Protocol D which operates like protocol A, with the following differences:

  1. The system can operate in Dual Primary mode with the following properties:

    1. Writes propagated to remote machine are "buffered" in memory (epoch buffers)

    2. When a checkpoint is issued by local machine (currently via an ioctl interface), it is queued up as a P_BARRIER packet (with a checkpoint number).

    3. On receiving this special barrier packet, the Remote machine acknowledges reception of all data buffers via P_CHECKPOINT_ACK and then falls through the usual barrier sync code (creates a new epoch and asynchronously start flushing the previous epoch buffer to disk).

    4. The wait_for_checkpoint_ack ioctl returns success to caller on receipt of P_CHECKPOINT_ACK. This constitutes a checkpoint commit.

    5. If local machine fails, remote machine discards it's current epoch (uncommitted checkpoint)

  2. The system can also operate in usual primary/secondary mode, in which case, the functionality is identical to that of Protocol A, ie there are no checkpoints. Plain asynchronous replication.

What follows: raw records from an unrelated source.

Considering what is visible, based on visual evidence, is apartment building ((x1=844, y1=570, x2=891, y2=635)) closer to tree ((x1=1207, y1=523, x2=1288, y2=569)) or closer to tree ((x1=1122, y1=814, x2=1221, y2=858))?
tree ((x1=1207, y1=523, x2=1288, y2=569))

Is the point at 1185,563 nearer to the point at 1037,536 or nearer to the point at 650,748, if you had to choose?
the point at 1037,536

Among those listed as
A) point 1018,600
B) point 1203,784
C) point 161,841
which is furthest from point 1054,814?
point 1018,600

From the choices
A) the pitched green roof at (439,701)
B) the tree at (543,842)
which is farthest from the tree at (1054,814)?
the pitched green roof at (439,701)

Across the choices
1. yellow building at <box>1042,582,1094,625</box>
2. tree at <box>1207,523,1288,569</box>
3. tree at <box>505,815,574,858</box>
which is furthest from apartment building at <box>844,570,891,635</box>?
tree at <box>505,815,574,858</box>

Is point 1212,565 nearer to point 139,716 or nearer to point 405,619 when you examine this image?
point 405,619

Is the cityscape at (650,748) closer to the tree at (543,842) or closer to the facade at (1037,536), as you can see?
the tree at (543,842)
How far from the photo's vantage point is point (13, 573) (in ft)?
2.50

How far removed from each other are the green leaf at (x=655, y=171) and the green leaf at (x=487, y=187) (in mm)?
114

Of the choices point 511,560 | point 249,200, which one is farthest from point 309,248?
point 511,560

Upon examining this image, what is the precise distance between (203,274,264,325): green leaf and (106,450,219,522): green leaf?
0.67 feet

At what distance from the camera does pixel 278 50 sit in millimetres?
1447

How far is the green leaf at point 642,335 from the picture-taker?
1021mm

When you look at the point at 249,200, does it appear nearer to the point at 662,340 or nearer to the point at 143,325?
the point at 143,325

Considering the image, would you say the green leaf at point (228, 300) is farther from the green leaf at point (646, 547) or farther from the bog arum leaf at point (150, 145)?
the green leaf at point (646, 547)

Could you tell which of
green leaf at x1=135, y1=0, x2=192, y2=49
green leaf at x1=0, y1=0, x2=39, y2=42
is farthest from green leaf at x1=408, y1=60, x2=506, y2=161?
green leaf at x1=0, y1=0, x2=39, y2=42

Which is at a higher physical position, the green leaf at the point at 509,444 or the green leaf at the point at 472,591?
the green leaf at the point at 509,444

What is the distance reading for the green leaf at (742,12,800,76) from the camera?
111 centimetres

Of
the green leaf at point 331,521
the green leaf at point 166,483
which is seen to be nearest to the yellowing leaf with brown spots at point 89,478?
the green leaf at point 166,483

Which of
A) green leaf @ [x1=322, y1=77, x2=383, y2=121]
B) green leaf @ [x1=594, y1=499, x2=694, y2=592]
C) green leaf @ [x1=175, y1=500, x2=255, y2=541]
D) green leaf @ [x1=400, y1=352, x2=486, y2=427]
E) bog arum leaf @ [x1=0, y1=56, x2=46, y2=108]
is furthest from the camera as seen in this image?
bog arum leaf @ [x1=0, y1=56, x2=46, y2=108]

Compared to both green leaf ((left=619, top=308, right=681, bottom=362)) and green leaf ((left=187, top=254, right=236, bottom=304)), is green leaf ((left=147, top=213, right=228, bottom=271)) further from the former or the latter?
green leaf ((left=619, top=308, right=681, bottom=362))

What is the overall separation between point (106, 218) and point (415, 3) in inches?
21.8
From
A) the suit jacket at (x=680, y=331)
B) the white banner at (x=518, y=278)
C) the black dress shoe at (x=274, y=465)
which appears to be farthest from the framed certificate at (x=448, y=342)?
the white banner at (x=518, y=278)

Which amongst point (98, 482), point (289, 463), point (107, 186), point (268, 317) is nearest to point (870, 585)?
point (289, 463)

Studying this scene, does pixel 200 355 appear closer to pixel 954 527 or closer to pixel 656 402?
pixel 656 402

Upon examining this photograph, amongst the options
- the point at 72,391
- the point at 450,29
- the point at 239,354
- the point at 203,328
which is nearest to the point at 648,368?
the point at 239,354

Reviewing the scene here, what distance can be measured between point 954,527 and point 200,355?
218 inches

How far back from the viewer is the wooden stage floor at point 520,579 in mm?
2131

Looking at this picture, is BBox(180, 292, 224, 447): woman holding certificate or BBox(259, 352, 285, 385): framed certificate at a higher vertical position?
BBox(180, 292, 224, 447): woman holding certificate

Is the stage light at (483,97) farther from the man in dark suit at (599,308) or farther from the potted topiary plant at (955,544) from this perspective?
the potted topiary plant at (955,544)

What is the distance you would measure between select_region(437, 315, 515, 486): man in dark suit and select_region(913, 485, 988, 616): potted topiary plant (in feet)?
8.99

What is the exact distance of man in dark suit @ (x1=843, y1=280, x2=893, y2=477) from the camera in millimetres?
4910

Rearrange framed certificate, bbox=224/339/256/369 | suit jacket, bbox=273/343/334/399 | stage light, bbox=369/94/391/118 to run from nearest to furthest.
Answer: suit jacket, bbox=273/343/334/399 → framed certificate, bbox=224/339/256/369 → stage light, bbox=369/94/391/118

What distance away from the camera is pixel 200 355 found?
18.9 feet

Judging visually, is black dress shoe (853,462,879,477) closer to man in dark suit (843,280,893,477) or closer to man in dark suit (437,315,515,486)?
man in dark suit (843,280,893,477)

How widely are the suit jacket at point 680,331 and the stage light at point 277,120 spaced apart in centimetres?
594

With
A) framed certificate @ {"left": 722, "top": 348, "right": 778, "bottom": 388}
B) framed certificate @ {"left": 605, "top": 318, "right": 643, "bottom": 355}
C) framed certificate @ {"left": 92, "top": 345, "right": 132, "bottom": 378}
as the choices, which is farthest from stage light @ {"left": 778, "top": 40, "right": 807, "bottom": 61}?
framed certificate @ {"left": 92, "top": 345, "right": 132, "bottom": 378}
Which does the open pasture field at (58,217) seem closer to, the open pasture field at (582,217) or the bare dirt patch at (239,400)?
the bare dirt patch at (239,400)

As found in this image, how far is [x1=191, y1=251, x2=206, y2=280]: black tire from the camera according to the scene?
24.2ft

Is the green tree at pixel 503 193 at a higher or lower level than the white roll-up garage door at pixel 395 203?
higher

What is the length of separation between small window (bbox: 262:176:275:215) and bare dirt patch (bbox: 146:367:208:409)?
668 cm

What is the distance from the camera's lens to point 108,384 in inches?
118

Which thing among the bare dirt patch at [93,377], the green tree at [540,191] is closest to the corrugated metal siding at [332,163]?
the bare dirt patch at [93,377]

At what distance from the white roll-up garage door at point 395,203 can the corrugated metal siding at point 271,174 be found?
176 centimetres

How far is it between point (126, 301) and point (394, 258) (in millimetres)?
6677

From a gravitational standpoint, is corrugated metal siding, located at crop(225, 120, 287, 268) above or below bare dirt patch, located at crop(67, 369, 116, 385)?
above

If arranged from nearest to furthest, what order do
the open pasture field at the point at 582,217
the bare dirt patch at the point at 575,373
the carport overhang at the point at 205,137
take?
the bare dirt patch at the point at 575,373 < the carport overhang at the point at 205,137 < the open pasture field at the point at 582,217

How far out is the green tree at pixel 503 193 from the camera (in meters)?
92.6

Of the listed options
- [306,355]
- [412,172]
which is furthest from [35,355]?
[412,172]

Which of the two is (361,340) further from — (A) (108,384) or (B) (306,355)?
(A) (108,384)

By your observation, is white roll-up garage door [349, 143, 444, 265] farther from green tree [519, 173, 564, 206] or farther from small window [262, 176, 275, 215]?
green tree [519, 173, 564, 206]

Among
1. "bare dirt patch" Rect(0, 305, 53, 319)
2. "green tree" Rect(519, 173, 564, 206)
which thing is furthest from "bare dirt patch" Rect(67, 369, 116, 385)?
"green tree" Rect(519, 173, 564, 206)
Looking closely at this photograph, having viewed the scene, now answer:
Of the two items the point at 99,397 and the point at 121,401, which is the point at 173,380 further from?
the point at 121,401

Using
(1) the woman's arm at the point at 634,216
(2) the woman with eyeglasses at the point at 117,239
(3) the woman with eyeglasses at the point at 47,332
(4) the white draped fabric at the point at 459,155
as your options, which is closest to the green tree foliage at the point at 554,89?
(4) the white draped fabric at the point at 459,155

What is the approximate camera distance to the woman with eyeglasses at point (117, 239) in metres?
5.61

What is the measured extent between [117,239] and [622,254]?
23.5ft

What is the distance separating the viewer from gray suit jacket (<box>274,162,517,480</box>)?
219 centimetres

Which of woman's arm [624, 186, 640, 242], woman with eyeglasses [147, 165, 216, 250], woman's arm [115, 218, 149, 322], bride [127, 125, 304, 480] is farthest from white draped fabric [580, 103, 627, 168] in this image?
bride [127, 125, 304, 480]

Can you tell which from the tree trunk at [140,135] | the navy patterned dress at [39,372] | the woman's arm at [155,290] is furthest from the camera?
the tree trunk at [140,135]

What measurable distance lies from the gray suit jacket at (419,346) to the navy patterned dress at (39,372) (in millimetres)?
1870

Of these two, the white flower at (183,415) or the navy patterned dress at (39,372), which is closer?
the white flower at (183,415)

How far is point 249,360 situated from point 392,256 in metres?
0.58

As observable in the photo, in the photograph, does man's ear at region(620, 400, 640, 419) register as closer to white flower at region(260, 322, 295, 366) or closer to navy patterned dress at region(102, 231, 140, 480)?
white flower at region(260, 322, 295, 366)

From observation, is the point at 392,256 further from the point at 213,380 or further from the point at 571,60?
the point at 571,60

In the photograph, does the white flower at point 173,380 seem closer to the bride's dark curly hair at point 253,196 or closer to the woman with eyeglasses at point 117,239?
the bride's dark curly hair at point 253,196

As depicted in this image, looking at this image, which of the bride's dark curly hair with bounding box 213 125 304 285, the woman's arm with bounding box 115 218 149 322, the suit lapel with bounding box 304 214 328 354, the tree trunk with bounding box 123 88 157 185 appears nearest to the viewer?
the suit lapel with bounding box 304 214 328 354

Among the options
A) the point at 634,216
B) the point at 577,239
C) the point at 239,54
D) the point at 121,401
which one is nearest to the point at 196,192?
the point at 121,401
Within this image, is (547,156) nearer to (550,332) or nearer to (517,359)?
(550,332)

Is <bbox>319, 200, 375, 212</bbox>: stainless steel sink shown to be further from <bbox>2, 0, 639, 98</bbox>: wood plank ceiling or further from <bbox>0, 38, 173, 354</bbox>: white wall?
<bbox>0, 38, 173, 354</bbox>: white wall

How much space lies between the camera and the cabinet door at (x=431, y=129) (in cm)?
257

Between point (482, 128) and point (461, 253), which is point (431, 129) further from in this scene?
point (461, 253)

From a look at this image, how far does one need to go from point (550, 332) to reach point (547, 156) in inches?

Building, installing and configuring DRBD

Configuring DRBD

Preparing your low-level storage

After you have installed DRBD, you must set aside a roughly identically sized storage area on both cluster nodes. This will become the lower-level device for your DRBD resource. You may use any type of block device found on your system for this purpose. Typical examples include:

  • A hard drive partition (or a full physical hard drive),
  • an LVM Logical Volume or any other block device configured by the Linux device-mapper infrastructure

For the purpose of this guide, we assume a very simple setup:

  • Both hosts have a free (currently unused) partition named /dev/sda7.
  • We are using internal meta data.

Configuring your resource

Example configuration

For the purpose of this guide, we assume a minimal setup in line with the examples given in the previous sections:

resource r0 {
  on alice {
    device    /dev/drbd1;
    disk      /dev/sda7;
    address   10.1.1.31:7789;
    meta-disk internal;
  }
  on bob {
    device    /dev/drbd1;
    disk      /dev/sda7;
    address   10.1.1.32:7789;
    meta-disk internal;
  }
}

This example configures DRBD in the following fashion:

  • Our cluster consists of two nodes, alice and bob.
  • We have a resource arbitrarily named r0 which uses /dev/sda7 as the lower-level device, and is configured with internal meta data.
  • The resource uses TCP port 7789 for its network connections, and bind to the IP addresses 10.1.1.31 and 10.1.1.32 respectively.
The resource sections

In fact, you can use a shorthand notation for the on host sub-sections, too: every option whose values are equal on both hosts may be specified directly in the resource section. Thus, we can further condense this section, in comparison with the example cited above:

resource r0 {
  device    /dev/drbd1;
  disk      /dev/sda7;
  meta-disk internal;
  on alice {
    address   10.1.1.31:7789;
  }
  on bob {
    address   10.1.1.32:7789;
  }
}

DRBD-enabled applications

Using Xen with DRBD

Using DRBD VBDs

In order to use a DRBD resource as the virtual block device, you must add a line like the following to your Xen domU configuration:

disk = [ 'drbd:resource,xvda,w' ]

This example configuration makes the DRBD resource named resource available to the domU as /dev/xvda in read/write mode (w).